題目 1
照錄下列論述醫學由治療轉向增強之文中的一段文字:自含有「事實上,這種看待醫學的視角變」之處起抄,抄至「通道抵達大腦然後轉換成圖像。」為止。
題目 2
就下列論述醫學由治療轉向增強之文,自其末句之後續寫下一段。

原文
醫學不再僅僅侷限於“修復”,還可以“改善”人,超人類主義者稱之為“提高”和“增強”。“增強”將是生物與醫學領域裡的一場真正的革命。

事實上,這種看待醫學的視角變化多年前就已經出現,只是人們並未覺察和反思。比如,整形手術在20世紀一直髮展,其目的並不是為了治療,而確確實實是為了改善,具體說是“美化”人的身體。在很多領域,治療與改善之間的界限是模糊的,比如我們使用的抗衰老藥物,到底是屬於“治療”類還是“改善”類?疫苗又屬於前者還是後者呢? “改善”和“治療”之間的區分不僅難以界定,而且在超人類主義者眼中,這種區分在道德層面不具有任何價值。

在法國,現在有約四萬人患有一種退行性的基因疾病——視網膜色素變性,這會使患者逐漸失明。一家德國公司研發出了一種電子芯片,可以植入患者視網膜,恢復其大部分視力。芯片將光線轉換為電信號並將其放大,通過一個電極傳輸到視網膜上,使這些信號能夠通過正常的視神經通道抵達大腦然後轉換成圖像。

這恰好說明醫學是如何不知不覺地從治療疾病演變成增強機能:起初當然是為了治療病理症狀,而最後的結果卻是人與機器的混合。此外,假如有朝一日科學再進一步,基因治療手術可以通過“剪切 / 粘貼”的手段對胚胎中具有缺陷的基因進行修復,我們也很難反對這種治療,原因很簡單:幾乎找不出任何反對這種手術的理由。

所附資料列
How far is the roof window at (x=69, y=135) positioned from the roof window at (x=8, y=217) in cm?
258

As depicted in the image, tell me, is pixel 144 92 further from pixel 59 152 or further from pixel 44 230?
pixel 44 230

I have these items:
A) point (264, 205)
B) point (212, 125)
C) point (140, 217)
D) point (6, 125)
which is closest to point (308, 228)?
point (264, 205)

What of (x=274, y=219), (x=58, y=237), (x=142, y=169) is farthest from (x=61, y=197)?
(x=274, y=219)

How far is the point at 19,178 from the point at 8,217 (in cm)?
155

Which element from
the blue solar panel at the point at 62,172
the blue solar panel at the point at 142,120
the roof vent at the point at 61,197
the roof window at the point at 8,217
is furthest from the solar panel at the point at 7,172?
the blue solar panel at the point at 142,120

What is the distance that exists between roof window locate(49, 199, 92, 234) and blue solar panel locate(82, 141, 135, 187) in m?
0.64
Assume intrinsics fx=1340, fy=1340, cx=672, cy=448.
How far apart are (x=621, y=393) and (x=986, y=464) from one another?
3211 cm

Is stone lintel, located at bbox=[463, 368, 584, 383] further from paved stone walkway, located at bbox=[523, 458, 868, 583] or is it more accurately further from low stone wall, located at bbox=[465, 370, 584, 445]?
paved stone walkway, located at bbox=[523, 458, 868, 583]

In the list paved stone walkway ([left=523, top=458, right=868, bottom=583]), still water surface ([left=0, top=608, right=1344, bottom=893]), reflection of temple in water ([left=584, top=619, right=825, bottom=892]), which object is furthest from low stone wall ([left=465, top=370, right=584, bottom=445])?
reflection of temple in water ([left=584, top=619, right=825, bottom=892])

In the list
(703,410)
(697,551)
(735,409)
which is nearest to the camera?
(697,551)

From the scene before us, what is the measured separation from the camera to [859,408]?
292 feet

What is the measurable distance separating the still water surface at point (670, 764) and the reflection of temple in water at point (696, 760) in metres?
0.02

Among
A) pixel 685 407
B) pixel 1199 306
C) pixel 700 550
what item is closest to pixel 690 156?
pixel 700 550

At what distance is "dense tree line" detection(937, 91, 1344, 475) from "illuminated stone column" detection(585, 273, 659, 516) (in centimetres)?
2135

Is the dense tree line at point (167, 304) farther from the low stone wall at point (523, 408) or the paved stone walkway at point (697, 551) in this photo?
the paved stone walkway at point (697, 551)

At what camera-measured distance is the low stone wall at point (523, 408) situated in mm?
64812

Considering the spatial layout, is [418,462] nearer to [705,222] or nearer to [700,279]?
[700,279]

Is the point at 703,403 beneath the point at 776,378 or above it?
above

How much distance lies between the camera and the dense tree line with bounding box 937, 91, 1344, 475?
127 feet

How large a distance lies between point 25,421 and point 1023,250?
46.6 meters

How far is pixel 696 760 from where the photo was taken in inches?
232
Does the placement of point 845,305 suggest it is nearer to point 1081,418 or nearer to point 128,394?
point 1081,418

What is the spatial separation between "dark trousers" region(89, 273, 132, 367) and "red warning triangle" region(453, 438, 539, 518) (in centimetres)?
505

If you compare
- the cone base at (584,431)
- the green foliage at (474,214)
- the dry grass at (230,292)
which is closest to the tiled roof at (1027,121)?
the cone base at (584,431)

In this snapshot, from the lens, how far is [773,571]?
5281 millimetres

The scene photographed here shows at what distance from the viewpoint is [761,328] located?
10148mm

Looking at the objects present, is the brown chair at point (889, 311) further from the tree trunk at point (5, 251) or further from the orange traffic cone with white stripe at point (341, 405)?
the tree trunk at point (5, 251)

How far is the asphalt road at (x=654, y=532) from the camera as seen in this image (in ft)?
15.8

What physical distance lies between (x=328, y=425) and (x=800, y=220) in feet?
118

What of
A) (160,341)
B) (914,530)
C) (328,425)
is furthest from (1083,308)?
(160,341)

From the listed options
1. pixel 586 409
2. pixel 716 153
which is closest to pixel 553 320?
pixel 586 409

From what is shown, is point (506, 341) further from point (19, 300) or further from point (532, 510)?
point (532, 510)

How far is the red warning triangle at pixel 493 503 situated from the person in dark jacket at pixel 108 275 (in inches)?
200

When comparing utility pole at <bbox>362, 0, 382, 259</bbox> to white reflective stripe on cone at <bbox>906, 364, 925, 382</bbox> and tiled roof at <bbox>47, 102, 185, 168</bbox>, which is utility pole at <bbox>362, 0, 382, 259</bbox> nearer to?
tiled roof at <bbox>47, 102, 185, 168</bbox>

--

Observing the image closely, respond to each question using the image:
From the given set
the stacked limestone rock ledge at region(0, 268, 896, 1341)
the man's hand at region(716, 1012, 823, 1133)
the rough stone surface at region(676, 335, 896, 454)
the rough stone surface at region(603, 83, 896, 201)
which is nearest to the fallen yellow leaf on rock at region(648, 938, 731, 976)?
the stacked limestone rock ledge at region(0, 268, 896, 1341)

作答 1
事實上,這種看待醫學的視角變化多年前就已經出現,只是人們並未覺察和反思。比如,整形手術在20世紀一直髮展,其目的並不是為了治療,而確確實實是為了改善,具體說是“美化”人的身體。在很多領域,治療與改善之間的界限是模糊的,比如我們使用的抗衰老藥物,到底是屬於“治療”類還是“改善”類?疫苗又屬於前者還是後者呢? “改善”和“治療”之間的區分不僅難以界定,而且在超人類主義者眼中,這種區分在道德層面不具有任何價值。

在法國,現在有約四萬人患有一種退行性的基因疾病——視網膜色素變性,這會使患者逐漸失明。一家德國公司研發出了一種電子芯片,可以植入患者視網膜,恢復其大部分視力。芯片將光線轉換為電信號並將其放大,通過一個電極傳輸到視網膜上,使這些信號能夠通過正常的視神經通道抵達大腦然後轉換成圖像。

作答 2
超人類計劃所引發的道德倫理問題遠遠不像有些人以為的那麼簡單,科學的進步既有可能帶來令人讚歎的好處,也有可能產生非常可怕的後果。

歸根結底,最後都回到同一個問題:到底是要讓人變得更加像人——或者說,使人變得更加像人所以變得更好——還是反過來使人失去人的本質,甚至人工製造出一種新的物種,即後人類?

對抗衰老與死亡

顯然,超人類主義革命者是從“改善”的角度貫徹他們的邏輯的,把衰老與死亡看作病理或類似於疾病的不好的東西。衰老和死亡畢竟也會帶來巨大的痛苦,其程度之深甚至超過人的機體染病所帶來的痛苦,因此他們認為,在新技術允許的情況下,醫學應該儘可能以根除衰老和死亡為目標。

很多生物學家會告訴你對抗衰老和死亡是虛幻的妄想,不是真科學而是科學幻想。也許在人類看來,衰老和死亡是壞事,而從自然選擇的角度看,它們是必不可少的。正如前文所述,它們具有實用性:當一個活的生物完成繁殖,當一個人生育了後代並且存活了足夠長的時間將後代保護、撫育到可以開始繁育其後代的年齡,這個人在地球上的使命從演化論的角度來看就算是完成了。

基因學家也承認,“改善”一個活的生物的衰老或死亡,必然會有引發不平衡甚至極端災禍的重大風險,因為生物是一個整體,改變一處通常會給另一處帶來災難。但有一些同樣嚴肅的科學家堅持另一種不同的觀點。他們認為,雖然“死亡的終結”尚未到來,但想顯著延長生命的極限在科學上也不是完全不可想象。幹細胞的運用、人機混合技術和醫學的進步可能在不久的將來能讓我們很好地修復受損或衰退的器官。雖然很多研究仍在進行中,但我們不得不從現在起就認真思考人的壽命得到顯著延長之後可能帶來的後果。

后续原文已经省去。